26.09.2008

Sans transition

Il a un nom mais n’a pas de forme. Il est indispensable aux  touts petits de cette génération. Certes, la précédente en avait également. Mais son importance semblait moindre. Les grands d’aujourd’hui ont joué avec un nounours, les grands de demain, auront tous eu, dés leur plus jeune âge, un morceau de quelque chose, qui ne ressemble à rien et qui peut-être infâme même, pourvu qu’il soit dénommé « doudou ». Il est signe de sécurisation, parait-il, pour les uns comme pour les autres. Pour les parents comme pour les enfants.  La paix et le silence n’ont pas de prix.

Le doudou, par principe, c’est mou. Il faut dire que ça commence à intéresser le bambin dés que celui-ci est « travaillé par les dents ». Ce qui fait qu’ainsi le doudou n’est pas seulement mou, il est, en plus, mouillé à force d’être mâchonné. Plus exactement, il finit par être collant. Appétissant. Si vous voyez ce que je veux dire en vous montrant un mouchoir ou un foulard aux contours et couleurs couramment gluants. Certains de ces bouts de chiffons, rembourrés de mousse ou non, se  veulent ressembler à des souris ou des écureuils, des animaux très stylisés en tous cas, avec des grandes queues ou de grandes oreilles, bonnes à sucer. Avez-vous déjà connu l’angoisse de la disparition temporaire d’un  doudou ?

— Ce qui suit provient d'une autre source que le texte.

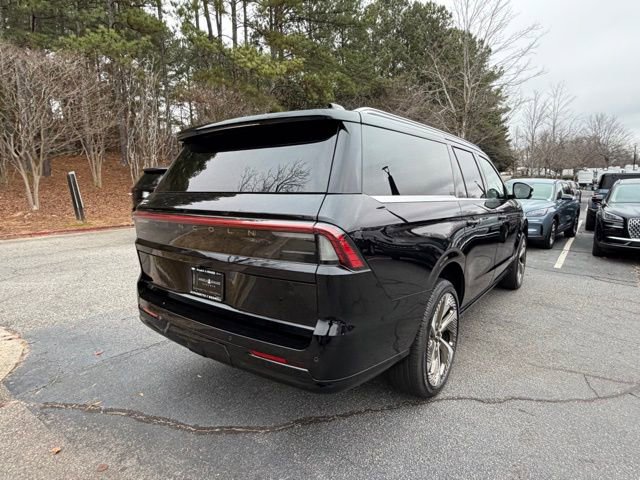 New 2025 Lincoln Navigator L Black Label image 7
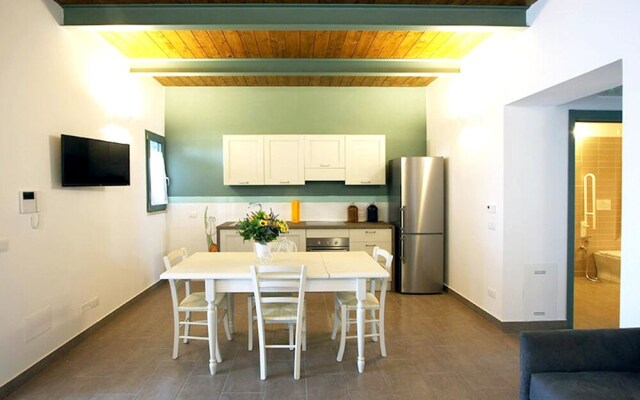 Apartment With one Bedroom in Montecastrilli, With Pool Access, Enclos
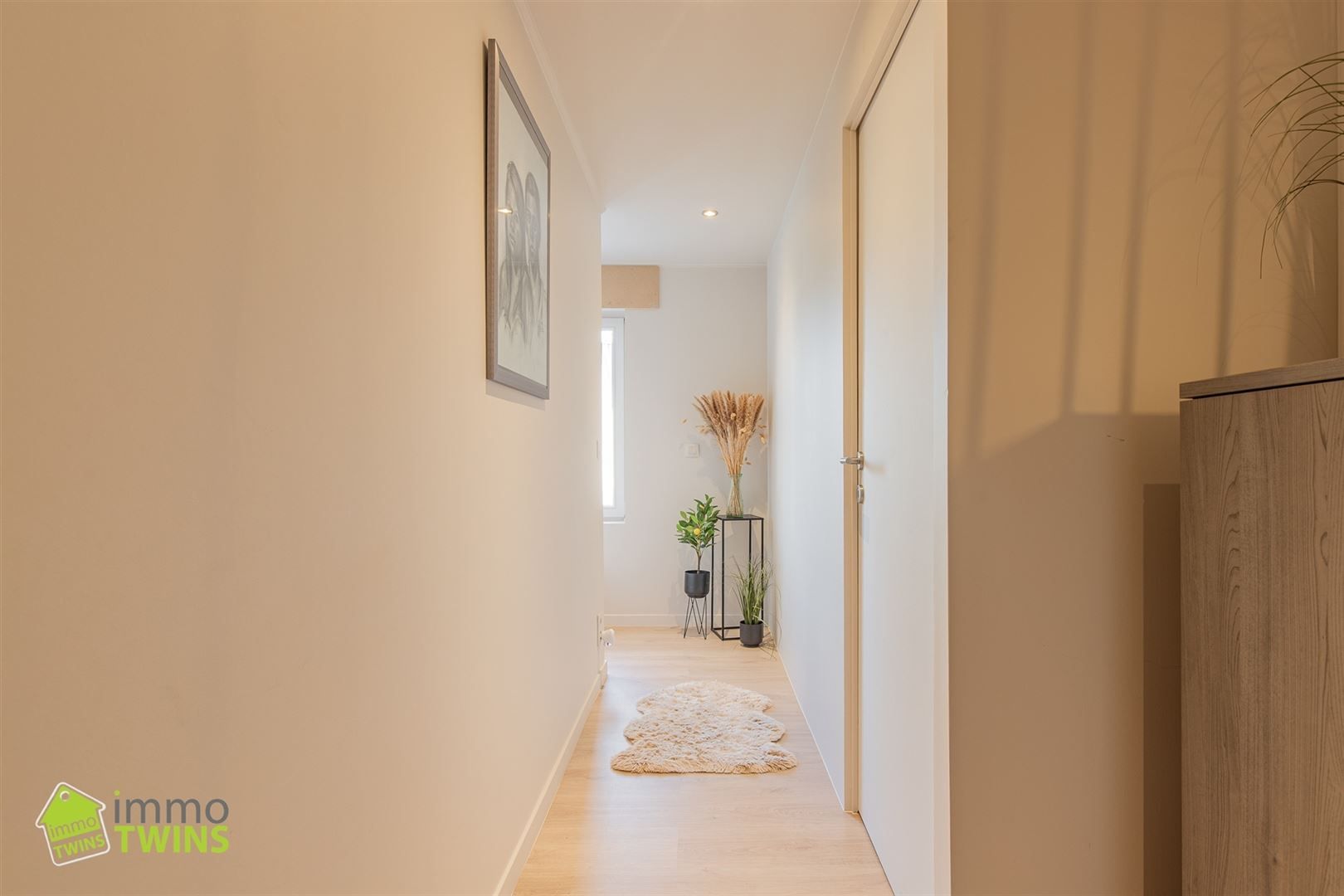 Gerenoveerde woning met loods, oprit en tuin te Grembergen foto 14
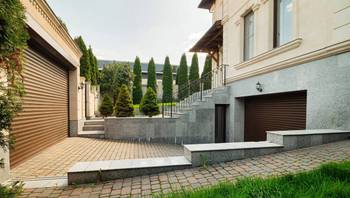 https://images.proimobil.md/TUdcZUyoG0HVoolGXhjT9GTd2n8CWgPjMhp4oYt3C7U/resize:fill:350:198:1/gravity:ce/bG9jYWw6Ly8vZXN0YXRlL2xyL2RkMjFjNjY1LTkwNjUtNDY1OC05ZWVhLTFlZmRkNWQwMWNiYS5qcGVn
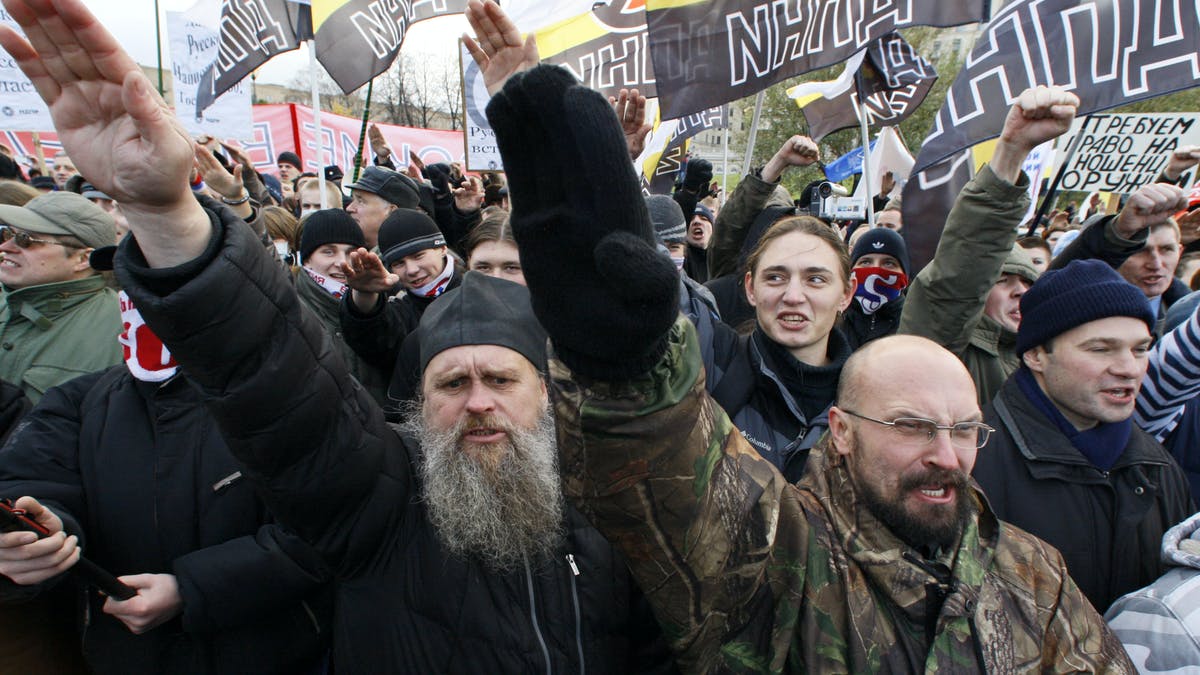 ManTracker73's tweet photo. @EmbassyofRussia @mfa_russia @PMSimferopol @RussianEmbassy @RusEmbUSA @RussianEmbassyC @MauriceSchleepe @SABCNews @georgegalloway @v_tretyakov @Amb_Ulyanov If you protest against the war in #Russia you will be arrested. But if you support nazism you can march and yell sieg heil all day long in the streets of #Moscow https://t.co/ykoCyciYuC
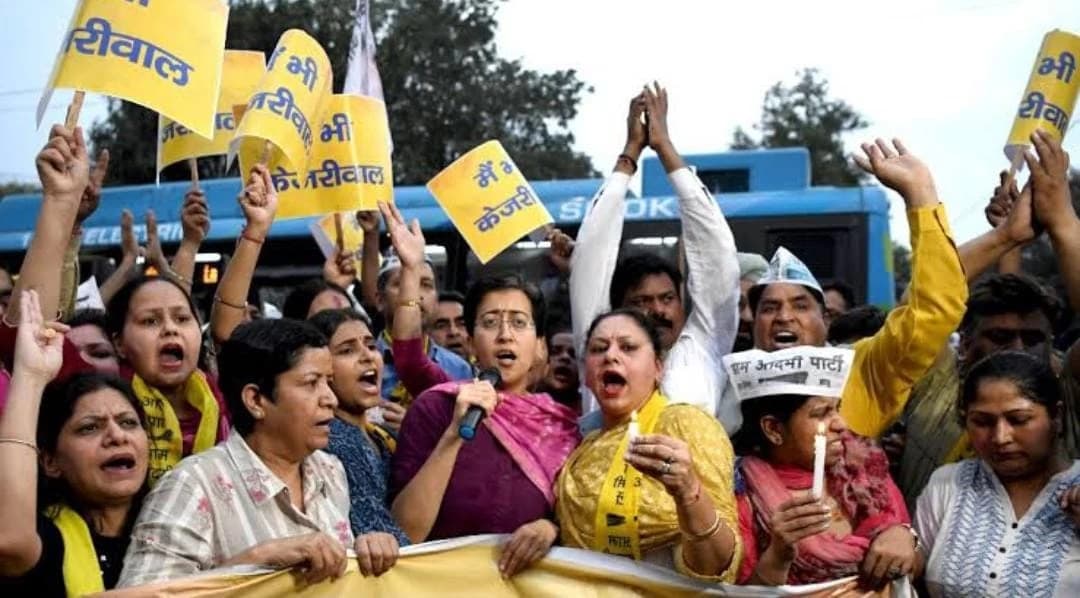 AAP Calls for 'Gherao' of PM's Residence over Kejriwal's Arrest, BJP’s Calls for Counter-Protest demanding his Resignation;  Delhi Police Heightens Security amidst the Political Showdown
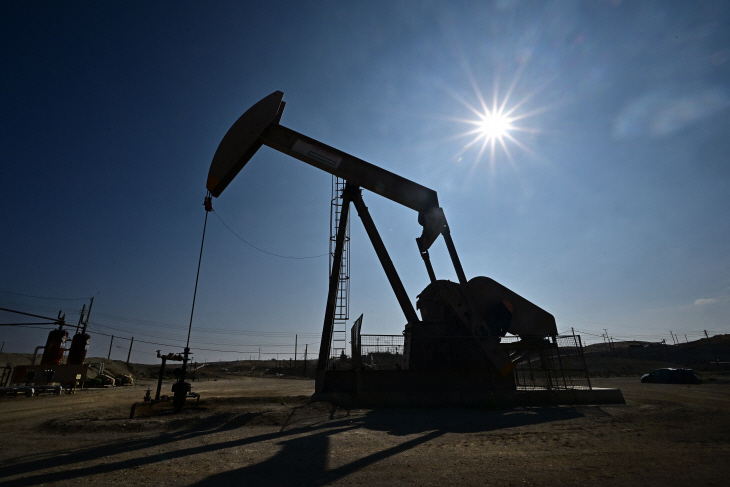 US-CALIFORNIA-ECONOMY-CLIMATE-OIL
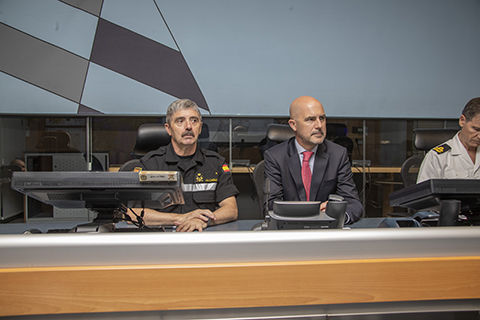 El subsecretario de Estado de Defensa, Alejo de la Torre de la Calle, en el JOC del Cuartel General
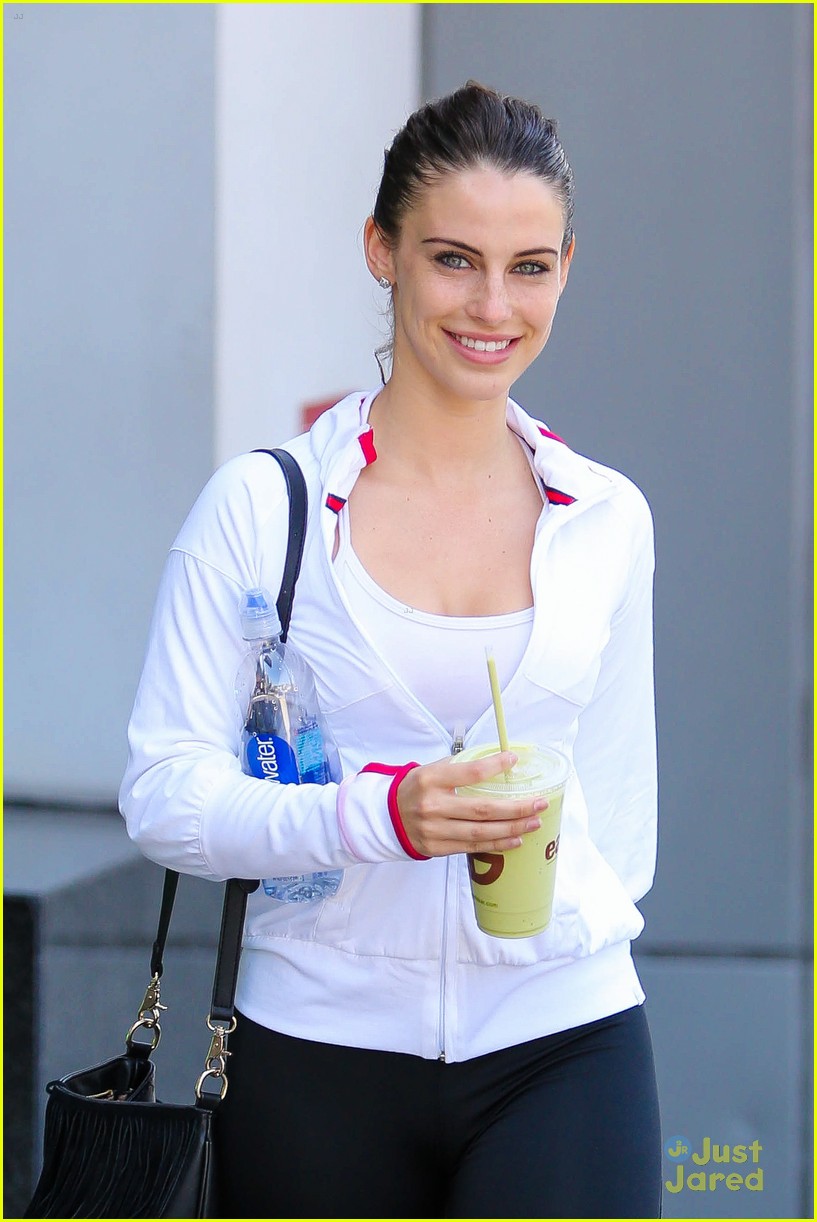 Jessica Lowndes Shares New Workout Videos On Instagram - Watch Here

La scène se joue en deux temps. Elle débute toujours dans la pièce de vie que les parents viennent de quitter pour mettre leur progéniture à la sieste, à moins que ce ne soit lorsque la voiture est prête au départ. Tout est calme, puis démarre la chasse. Le père arrive en premier. Penaud, puisqu’il revient sur ses pas. Il survient dans l’indifférence générale. En réalité il est en prospection. Il cherche.  Mal. Ce qui est habituel puisqu’il est équipé, comme tous les hommes d’un zoom qui ne lui permet pas de voir autre chose que ce qu’il a devant les yeux. Il trouve le sel dans la cuisine, à condition qu’il soit toujours à la même place. C’est physiologique chez lui, depuis le temps des cavernes. Bref, pour le Doudou, il fait des efforts. Il se baisse. Il pose son regard sur une chaise, une commode. Très souvent à des endroits où, de par sa taille, l’enfant n’a pu laisser choir l’objet de ses rêves. Cette recherche, teintée d’inquiétude, se fait en silence. Il ne veut pas nécessairement informer l’entourage de ses tâtonnements. Finalement, il s’avoue vaincu et demande à la cantonade : « Vous n’auriez pas vu le doudou ? »  Personne ne peut vraiment le renseigner car il faut savoir qu’à ce moment là, le père est peut-être en train de chercher un gant de toilette ! Lorsqu’il s’agit de retrouver une sucette ou une poupée cela est plus aisé. La difficulté tient au fait que le doudou est souvent différent d’une famille à l’autre. Il peut s’agir ainsi d’un objet banal, comme une  peluche ou un morceau de molleton. Tout est possible. Cette quête paternelle est subitement interrompue par la mère qui déboule comme un boulet de canon. Elle ne pose pas de question. Elle ouvre son grand angle et fait le tour de la pièce en un clin d’œil. Elle atteint immédiatement la cible sous le grand bahut. Merveille et miracle de la femme qui trouvait déjà ses enfants dans la pénombre de la grotte. Et qui, de nos jours est capable, adulte de trouver son doudou à elle, son sac à main ?  Car il faut bien le dire, la scène est également celle rencontrée pour les autres doudous. Ceux des grands, qu’ils gardent tels des  gris-gris dont ils ne peuvent se passer. Il en est un, omniprésent, qui concerne à la fois les hommes et les femmes. Ils l’emmènent partout. Il est à leur coté à la mer comme à la montagne, au cinéma comme au tennis.  Il est omniprésent.

Je ne sais pas s’il répond à un besoin psychologique – c’est parait-il une des raisons d’être des doudous - mais il est déterminant et significatif de notre quotidien. Il nous accompagne partout et on est malheureux de ne pas savoir où il se trouve  à chaque instant. Il se doit de  nous suivre comme un toutou et ,comme tel, de se laisser caresser et triturer. Il est vrai qu’il est plus facile à retrouver, puisqu’Il suffit de le faire sonner pour qu’il réponde à l’appel.

A noter que le nouveau téléphone portable pour écolier est en train de faire fureur. Les moins de douze ans, puisque c’est à cette classe d’âge que sont destinés ces nouveaux joujoux, seront les successeurs naturels des doudous. Les grands gourous de la communication interplanétaire prévoient l’explosion de ce marché en culottes courtes. Cela semble bien la meilleure façon de faire passer les bambins, sans transition, du bavoir au baveux.